* [Excerpts from a dataset]:

----

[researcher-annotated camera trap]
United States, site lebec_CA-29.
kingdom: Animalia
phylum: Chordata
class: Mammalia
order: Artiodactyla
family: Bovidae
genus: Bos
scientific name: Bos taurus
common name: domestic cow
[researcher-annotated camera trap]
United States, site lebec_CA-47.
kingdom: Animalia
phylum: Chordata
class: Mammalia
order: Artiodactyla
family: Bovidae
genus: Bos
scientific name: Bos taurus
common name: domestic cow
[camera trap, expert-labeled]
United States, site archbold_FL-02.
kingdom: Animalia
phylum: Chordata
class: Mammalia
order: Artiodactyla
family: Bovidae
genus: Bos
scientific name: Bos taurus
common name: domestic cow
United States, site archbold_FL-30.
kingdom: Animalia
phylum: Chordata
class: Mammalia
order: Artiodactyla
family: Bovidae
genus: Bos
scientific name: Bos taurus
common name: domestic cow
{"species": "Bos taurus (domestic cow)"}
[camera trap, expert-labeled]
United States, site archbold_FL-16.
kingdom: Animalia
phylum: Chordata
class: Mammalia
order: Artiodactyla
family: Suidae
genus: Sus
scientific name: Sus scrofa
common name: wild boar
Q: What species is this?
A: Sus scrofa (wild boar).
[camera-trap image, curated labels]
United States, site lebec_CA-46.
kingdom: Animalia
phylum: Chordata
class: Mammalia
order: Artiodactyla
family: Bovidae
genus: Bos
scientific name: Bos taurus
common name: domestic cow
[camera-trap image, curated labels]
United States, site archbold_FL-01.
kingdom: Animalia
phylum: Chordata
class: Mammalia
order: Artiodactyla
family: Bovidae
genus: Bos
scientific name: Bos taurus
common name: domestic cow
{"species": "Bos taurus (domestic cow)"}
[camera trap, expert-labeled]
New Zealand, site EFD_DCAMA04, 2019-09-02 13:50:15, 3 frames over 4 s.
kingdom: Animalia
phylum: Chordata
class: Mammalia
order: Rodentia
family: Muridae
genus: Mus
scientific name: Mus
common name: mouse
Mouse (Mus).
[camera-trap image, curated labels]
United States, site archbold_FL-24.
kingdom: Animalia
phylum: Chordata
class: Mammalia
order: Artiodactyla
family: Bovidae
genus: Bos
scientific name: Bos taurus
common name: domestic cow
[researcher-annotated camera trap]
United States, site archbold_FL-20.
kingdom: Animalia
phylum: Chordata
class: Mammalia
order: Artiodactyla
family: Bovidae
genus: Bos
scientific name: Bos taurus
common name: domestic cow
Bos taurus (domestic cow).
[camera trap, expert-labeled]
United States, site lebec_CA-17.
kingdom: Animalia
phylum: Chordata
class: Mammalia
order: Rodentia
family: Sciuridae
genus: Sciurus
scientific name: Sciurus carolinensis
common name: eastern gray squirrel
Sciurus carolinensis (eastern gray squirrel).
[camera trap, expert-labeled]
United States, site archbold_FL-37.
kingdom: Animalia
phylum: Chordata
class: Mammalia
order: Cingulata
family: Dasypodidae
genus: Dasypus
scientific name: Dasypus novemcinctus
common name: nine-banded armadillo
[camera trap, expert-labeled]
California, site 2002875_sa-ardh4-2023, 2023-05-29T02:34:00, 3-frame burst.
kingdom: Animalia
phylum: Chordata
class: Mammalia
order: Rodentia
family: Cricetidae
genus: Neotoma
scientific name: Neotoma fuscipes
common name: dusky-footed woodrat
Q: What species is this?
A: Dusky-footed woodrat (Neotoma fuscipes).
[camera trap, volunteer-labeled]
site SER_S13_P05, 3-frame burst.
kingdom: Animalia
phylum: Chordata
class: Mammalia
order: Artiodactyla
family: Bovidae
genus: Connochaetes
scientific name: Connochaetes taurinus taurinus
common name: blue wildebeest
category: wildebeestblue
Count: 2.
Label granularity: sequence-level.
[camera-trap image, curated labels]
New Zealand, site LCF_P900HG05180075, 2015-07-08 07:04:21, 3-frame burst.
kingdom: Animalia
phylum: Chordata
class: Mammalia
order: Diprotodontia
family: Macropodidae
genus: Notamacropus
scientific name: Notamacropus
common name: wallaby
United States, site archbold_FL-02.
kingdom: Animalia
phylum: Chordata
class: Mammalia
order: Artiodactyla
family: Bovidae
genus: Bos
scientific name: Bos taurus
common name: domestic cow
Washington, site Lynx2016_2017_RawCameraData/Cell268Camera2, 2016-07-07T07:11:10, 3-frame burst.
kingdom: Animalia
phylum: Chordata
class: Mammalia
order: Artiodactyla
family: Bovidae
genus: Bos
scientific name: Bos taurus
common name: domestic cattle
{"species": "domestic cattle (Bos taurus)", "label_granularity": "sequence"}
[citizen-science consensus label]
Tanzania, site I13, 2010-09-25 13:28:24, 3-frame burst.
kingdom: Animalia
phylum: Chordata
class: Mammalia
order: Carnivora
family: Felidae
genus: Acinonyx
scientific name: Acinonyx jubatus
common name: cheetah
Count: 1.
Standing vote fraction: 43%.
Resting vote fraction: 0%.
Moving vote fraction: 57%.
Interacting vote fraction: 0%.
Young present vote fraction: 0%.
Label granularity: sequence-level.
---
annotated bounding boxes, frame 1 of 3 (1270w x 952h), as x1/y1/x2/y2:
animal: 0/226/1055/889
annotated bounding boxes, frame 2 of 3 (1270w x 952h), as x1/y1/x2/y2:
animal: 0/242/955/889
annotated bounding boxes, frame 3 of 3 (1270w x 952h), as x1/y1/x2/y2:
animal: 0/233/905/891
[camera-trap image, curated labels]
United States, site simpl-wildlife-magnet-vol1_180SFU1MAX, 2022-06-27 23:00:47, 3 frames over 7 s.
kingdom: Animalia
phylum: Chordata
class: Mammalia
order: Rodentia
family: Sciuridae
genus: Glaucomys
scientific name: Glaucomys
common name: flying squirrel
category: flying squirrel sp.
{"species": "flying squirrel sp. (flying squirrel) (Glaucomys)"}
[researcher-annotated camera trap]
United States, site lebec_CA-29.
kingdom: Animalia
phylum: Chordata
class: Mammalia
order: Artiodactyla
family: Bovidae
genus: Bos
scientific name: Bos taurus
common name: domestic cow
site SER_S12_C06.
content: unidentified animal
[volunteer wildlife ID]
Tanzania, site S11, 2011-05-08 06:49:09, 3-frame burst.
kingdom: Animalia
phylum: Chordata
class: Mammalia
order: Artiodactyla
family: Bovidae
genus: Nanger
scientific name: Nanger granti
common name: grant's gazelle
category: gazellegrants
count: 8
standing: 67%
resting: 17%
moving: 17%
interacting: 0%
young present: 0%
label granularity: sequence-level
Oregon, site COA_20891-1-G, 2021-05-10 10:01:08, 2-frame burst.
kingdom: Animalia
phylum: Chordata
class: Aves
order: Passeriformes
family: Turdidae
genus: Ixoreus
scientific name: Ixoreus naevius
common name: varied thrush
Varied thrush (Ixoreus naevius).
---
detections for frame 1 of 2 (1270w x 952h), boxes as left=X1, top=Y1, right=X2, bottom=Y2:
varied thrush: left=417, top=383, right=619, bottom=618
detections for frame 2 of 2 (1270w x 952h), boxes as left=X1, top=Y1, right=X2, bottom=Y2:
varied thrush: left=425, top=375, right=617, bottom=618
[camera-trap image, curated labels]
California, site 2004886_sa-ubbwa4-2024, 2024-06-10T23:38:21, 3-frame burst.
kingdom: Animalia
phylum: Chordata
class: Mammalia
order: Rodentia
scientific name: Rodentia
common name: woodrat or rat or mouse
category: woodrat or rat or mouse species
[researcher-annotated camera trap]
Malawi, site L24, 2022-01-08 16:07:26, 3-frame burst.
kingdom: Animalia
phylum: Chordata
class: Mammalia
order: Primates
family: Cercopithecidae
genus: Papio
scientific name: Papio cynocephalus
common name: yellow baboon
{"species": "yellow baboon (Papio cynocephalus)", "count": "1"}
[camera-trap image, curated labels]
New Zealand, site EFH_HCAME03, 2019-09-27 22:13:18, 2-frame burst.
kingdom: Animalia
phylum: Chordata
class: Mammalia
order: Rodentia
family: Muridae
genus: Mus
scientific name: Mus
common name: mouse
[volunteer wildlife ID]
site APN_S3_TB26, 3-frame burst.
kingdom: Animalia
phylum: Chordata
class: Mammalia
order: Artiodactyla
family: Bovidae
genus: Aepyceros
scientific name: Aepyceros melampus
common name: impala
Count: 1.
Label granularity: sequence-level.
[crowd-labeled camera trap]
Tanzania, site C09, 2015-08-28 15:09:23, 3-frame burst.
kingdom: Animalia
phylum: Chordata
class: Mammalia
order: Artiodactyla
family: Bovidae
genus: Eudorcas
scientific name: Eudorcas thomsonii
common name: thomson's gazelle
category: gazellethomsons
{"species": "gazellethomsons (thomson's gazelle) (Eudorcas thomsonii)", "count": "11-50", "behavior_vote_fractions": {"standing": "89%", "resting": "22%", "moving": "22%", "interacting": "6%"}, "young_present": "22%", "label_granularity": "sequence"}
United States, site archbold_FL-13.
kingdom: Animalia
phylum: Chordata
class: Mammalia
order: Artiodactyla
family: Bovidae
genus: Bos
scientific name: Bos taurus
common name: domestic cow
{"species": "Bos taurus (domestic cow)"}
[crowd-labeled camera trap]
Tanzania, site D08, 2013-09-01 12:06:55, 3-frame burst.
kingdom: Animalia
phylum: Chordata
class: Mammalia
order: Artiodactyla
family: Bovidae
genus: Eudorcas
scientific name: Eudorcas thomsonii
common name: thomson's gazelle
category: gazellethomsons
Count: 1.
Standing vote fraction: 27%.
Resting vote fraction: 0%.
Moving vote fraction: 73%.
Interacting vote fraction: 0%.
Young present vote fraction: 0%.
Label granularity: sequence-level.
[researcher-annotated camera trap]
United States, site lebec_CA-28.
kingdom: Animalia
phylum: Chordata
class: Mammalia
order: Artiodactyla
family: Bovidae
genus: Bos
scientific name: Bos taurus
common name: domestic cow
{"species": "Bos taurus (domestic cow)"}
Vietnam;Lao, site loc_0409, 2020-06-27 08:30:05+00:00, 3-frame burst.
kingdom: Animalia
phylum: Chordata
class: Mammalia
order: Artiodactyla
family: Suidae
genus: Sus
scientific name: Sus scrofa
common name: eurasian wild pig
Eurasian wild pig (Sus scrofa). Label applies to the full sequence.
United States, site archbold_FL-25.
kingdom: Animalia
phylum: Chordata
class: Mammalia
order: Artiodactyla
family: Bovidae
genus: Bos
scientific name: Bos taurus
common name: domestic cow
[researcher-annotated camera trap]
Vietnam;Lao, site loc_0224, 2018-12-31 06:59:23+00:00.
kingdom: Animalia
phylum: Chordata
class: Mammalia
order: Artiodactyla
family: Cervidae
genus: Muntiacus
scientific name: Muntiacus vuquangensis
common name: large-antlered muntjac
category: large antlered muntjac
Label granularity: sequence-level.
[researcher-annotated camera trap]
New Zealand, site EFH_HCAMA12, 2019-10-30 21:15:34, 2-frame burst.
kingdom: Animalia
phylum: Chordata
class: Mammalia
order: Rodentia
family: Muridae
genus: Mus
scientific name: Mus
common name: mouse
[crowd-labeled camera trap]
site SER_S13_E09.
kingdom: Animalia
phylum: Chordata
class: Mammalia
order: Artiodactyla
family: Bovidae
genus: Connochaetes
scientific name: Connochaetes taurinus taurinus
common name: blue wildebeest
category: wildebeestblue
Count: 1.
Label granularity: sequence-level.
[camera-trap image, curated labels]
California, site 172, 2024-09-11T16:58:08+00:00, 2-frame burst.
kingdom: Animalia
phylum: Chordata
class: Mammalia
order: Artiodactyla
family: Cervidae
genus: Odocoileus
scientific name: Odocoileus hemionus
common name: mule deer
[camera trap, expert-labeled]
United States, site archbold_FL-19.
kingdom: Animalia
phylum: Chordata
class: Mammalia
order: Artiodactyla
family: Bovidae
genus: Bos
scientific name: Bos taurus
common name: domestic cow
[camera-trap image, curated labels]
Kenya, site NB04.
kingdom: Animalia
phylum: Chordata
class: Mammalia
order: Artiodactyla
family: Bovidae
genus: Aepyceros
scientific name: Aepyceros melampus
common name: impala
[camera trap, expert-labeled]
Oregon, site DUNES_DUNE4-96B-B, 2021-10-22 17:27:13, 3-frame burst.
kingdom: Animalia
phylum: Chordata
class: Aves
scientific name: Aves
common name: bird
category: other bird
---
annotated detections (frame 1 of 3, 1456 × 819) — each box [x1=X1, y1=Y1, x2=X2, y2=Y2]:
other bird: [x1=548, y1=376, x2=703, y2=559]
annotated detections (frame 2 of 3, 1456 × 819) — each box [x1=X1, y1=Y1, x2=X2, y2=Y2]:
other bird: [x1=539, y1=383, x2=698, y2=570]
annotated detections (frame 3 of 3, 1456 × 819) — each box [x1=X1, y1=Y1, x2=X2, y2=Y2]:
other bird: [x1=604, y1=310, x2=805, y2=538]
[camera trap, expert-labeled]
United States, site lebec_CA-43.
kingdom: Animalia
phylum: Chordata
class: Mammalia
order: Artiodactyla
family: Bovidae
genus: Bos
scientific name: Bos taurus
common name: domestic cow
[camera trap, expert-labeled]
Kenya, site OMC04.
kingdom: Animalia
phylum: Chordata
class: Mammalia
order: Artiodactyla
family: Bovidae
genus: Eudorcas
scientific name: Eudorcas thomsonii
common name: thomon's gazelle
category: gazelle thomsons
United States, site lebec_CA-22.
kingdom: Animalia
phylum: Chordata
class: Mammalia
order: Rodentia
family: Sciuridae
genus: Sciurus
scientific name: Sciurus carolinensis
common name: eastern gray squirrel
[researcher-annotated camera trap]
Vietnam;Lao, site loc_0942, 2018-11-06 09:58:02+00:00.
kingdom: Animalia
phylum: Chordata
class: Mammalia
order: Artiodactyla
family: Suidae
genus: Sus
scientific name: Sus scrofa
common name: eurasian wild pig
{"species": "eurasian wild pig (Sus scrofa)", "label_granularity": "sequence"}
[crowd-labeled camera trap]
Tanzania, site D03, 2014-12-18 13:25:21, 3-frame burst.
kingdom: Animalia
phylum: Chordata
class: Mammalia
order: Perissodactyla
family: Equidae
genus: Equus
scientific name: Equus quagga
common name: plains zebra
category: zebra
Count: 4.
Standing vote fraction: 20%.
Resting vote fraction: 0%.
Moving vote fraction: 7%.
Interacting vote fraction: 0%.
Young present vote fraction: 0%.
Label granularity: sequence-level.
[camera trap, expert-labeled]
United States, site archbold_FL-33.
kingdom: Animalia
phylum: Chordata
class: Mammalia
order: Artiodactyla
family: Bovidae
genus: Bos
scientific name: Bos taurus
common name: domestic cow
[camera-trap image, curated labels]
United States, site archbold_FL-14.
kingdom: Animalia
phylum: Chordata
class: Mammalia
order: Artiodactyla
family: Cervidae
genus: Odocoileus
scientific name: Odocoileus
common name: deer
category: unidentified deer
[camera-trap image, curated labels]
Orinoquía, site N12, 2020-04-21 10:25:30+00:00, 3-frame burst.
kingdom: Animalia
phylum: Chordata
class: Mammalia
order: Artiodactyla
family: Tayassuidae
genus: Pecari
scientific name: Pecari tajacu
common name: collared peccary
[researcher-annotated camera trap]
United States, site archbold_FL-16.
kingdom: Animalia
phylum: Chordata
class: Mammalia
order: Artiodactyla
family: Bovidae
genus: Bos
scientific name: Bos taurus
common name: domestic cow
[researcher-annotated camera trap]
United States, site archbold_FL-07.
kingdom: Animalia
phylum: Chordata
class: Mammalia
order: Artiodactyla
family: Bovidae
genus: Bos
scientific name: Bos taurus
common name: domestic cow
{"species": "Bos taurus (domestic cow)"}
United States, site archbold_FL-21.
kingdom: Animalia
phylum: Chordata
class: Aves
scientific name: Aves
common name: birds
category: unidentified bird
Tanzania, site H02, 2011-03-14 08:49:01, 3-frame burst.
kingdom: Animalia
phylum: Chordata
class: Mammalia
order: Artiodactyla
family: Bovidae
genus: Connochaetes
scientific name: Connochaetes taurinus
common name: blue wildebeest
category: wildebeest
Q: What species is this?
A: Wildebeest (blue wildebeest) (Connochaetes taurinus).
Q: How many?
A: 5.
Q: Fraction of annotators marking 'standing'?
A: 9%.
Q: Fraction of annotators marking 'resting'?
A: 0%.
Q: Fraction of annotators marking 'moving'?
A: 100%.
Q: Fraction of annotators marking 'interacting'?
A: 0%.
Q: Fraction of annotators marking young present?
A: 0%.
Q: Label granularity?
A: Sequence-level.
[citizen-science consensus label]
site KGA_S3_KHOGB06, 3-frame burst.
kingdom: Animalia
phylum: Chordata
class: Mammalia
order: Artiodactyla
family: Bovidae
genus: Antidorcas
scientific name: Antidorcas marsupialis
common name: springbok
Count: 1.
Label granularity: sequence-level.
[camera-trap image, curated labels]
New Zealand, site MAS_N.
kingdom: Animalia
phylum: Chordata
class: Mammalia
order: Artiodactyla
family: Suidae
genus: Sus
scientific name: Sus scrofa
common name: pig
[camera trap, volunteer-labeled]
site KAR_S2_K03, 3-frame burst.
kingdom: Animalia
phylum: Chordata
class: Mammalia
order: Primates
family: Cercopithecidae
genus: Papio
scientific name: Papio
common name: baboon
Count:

----

* [What this task involves]:
Return every line of the preceding records in which the word "cattle" appears.

* [Final answer]:
common name: domestic cattle
{"species": "domestic cattle (Bos taurus)", "label_granularity": "sequence"}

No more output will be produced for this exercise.